Mustafa Demircioğlu'nun Haliçten Gazel Okumak (2013) Taş Ağrısı (2015) ve Güz Saati (2015) şiir kitaplarını değerlendirirken "Aynı erdemin şiirlerini yazmış daha çok. Oluşturduğu biçimsel kalıplarla kendini sınırlamış görünüyor. Bunun dışına çıkıp serbest şiirin olanaklarını zorlasa daha verimli olabilir gibi görünüyor. Kullandığı dilin çok uzun ömürlü olduğunu belirtmemek haksızlık olur. Türkçe onun kullanımında gülüyor" demiştim.

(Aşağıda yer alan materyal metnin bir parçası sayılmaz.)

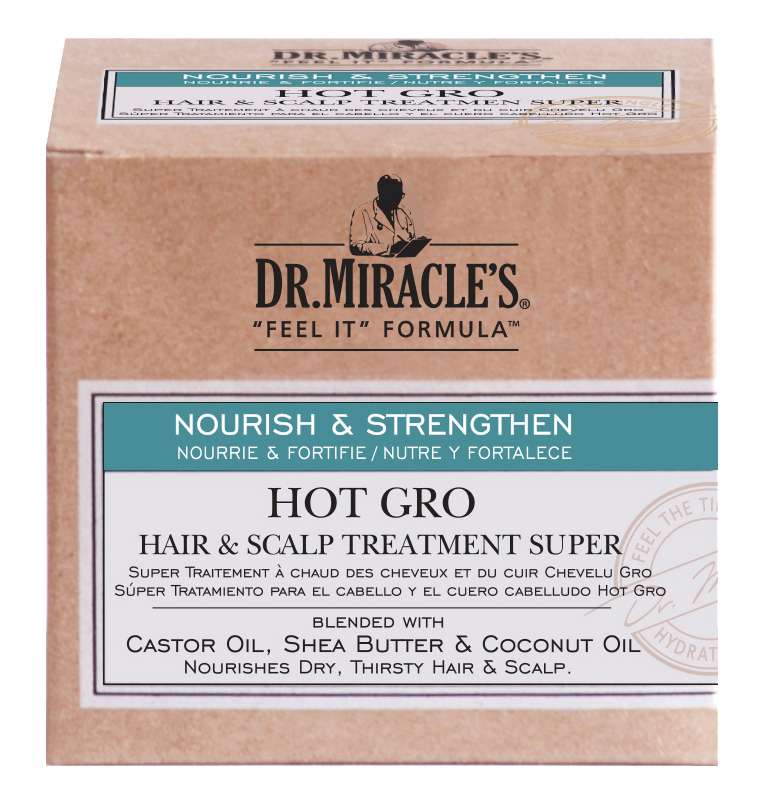 DR. MIRACLE HOT GRO H/S TREATMENT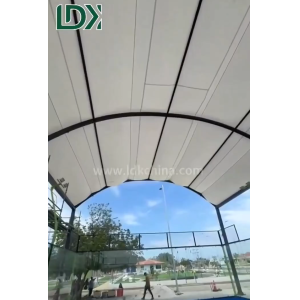 Pro Shield Overhead Canopy For Uninterrupted Professional Padel Play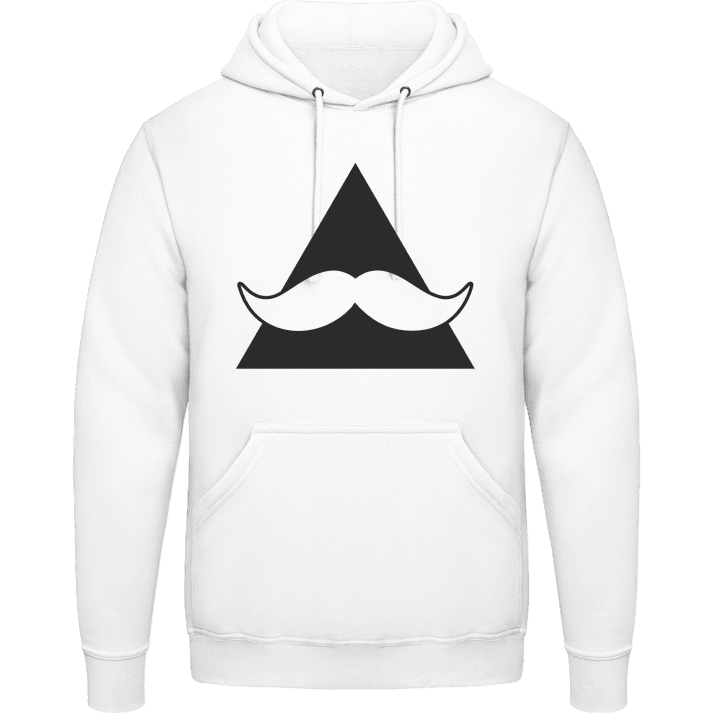 Mustache Triangle Kapuzenpulli 0 image
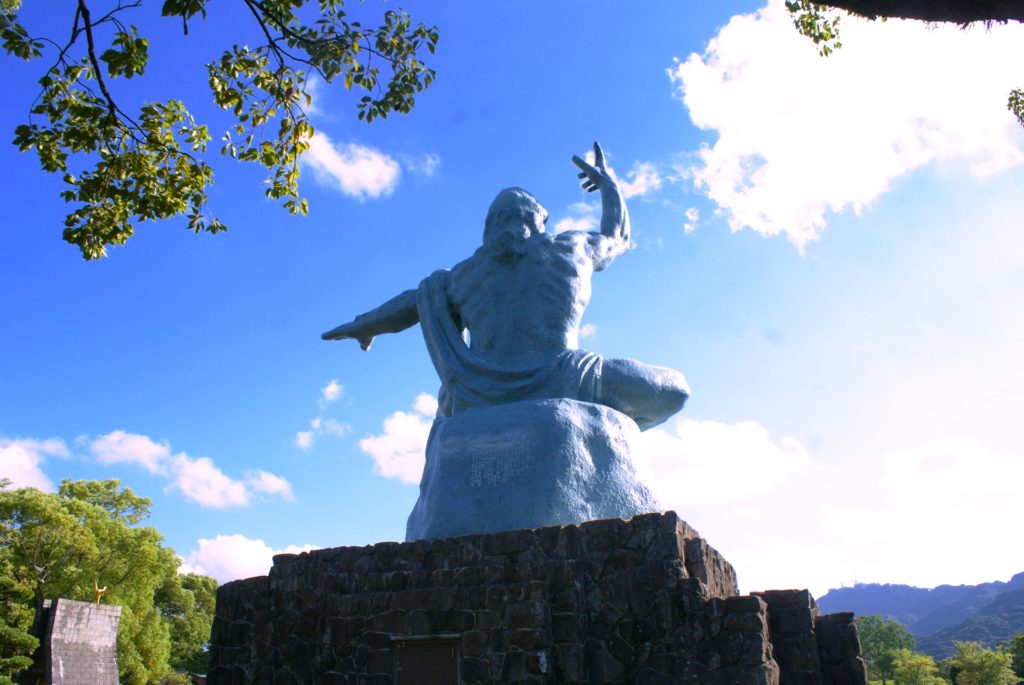 平和公園・平和祈念像
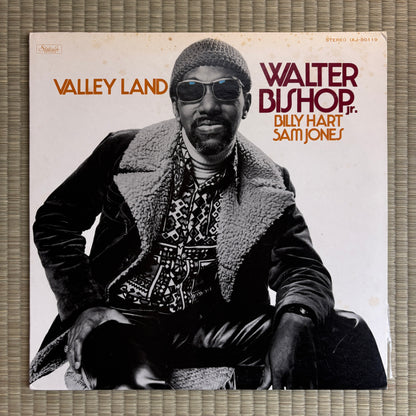 Walter Bishop Jr. – Valley Land / IXJ-80119 Stateside Original Japan LP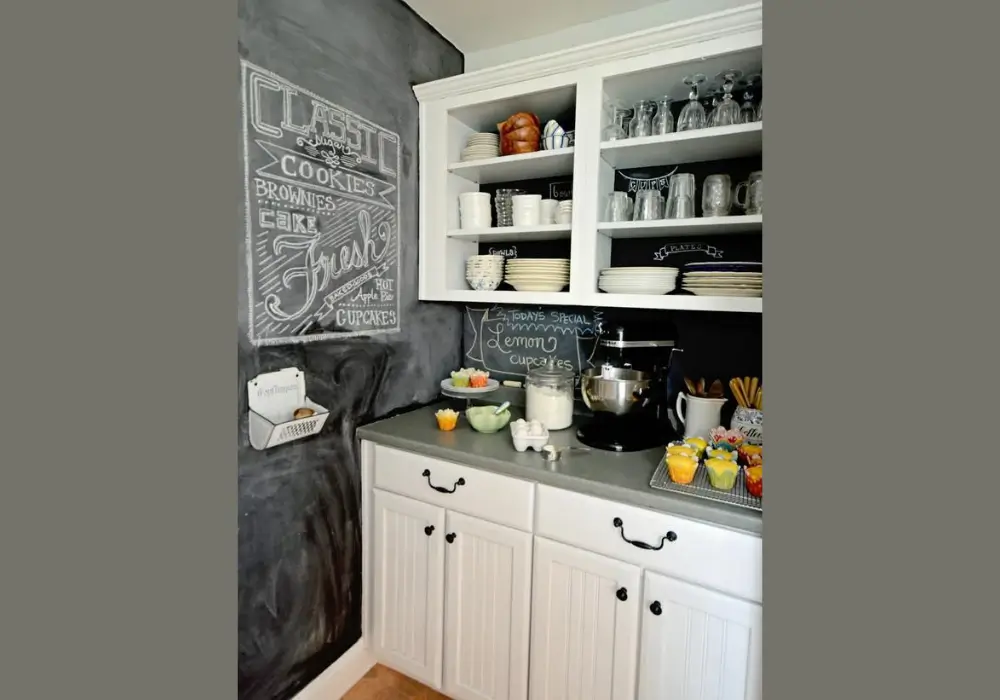 Chalkboard Wall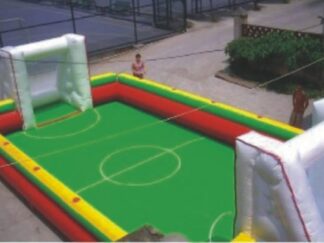 Inflatable soap football Toy - Indoor & Outdoor - Size: 16×8×2.5 m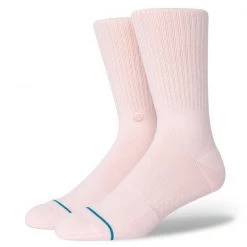 Pink Stance Icon Socks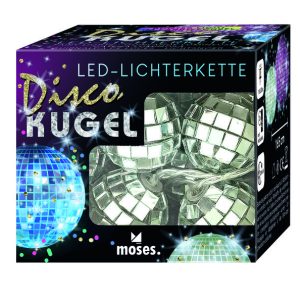 GUIRNALDA DE LUCES BOLAS DE DISCO SURTIDAS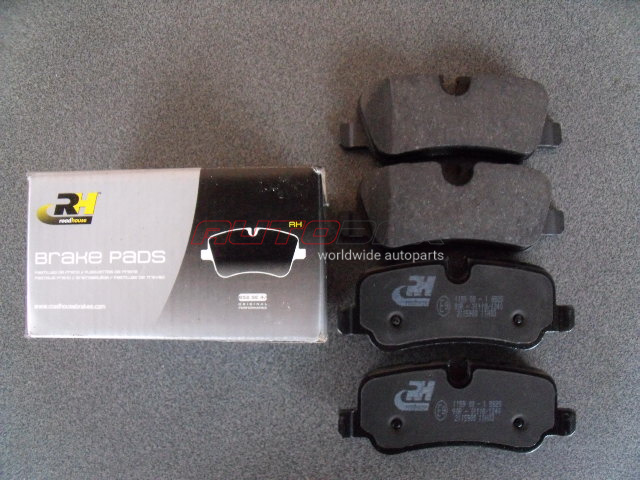 Rear Brake Pads Land Rover Discovery III 2004>2009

Elinizdeki bu yeni kitabı Yalnızlık Kalır'da da kendi şiir pratiğinden edindiği incelikleri ustaca kullanıyor. Şiirler biçim açısından oldukça özenli; yapı olabildiğince sağlam. Kendine özgü bir ses de yakalamış şair. Mustafa Demircioğlu şiirde mekânı ve nesneyi önemseyen bir şair olarak giderek gövdeleşiyor bu kitabında. İnsanı; zaman mekân içerisinde tasarlıyor ve o insanın nesneyle olan ilişkisine yaslandırıyor şiirlerini. Bir anlamda nesnel bağlılaşık kuramının güzel örneklerini koyuyor ortaya. İnsanın nesnelerle olan ilişkisi kurulurken insanî duygu ve düşüncelerin açığa çıkması sağlanıyor. Bu saptamaya açıklık getirmesi bakımından şu iki dize örnek olsun: "Kurumuş bir ağaca / Yeşil ağlayan"
Mustafa Demircioğlu yepyeni bağdaştırmalarla yepyeni imgelerle şiir dilinin hakkını veriyor. Daha ne olsun?